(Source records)
== == ==

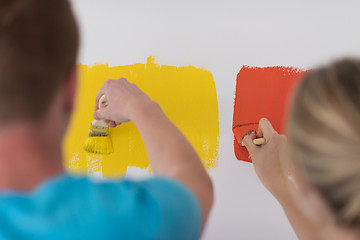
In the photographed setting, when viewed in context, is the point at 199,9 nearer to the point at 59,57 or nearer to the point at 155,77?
the point at 155,77

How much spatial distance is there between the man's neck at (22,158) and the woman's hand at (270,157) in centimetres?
58

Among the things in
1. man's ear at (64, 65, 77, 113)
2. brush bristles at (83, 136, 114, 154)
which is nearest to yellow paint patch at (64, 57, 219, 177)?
brush bristles at (83, 136, 114, 154)

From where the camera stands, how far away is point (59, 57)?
41 centimetres

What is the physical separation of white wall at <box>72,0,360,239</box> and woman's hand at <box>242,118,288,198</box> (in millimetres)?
48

== == ==

-- Problem statement --
Copy out the source records above word for word, starting at the line that has "Among the things in" and continuing to the final line.

-- Problem solution --
Among the things in
1. man's ear at (64, 65, 77, 113)
2. brush bristles at (83, 136, 114, 154)
which is nearest to yellow paint patch at (64, 57, 219, 177)?
brush bristles at (83, 136, 114, 154)

From where the camera stands, how far away is point (59, 57)?
41 centimetres

What is the physical separation of white wall at <box>72,0,360,239</box> and woman's hand at <box>242,118,288,198</box> (in millimetres)?
48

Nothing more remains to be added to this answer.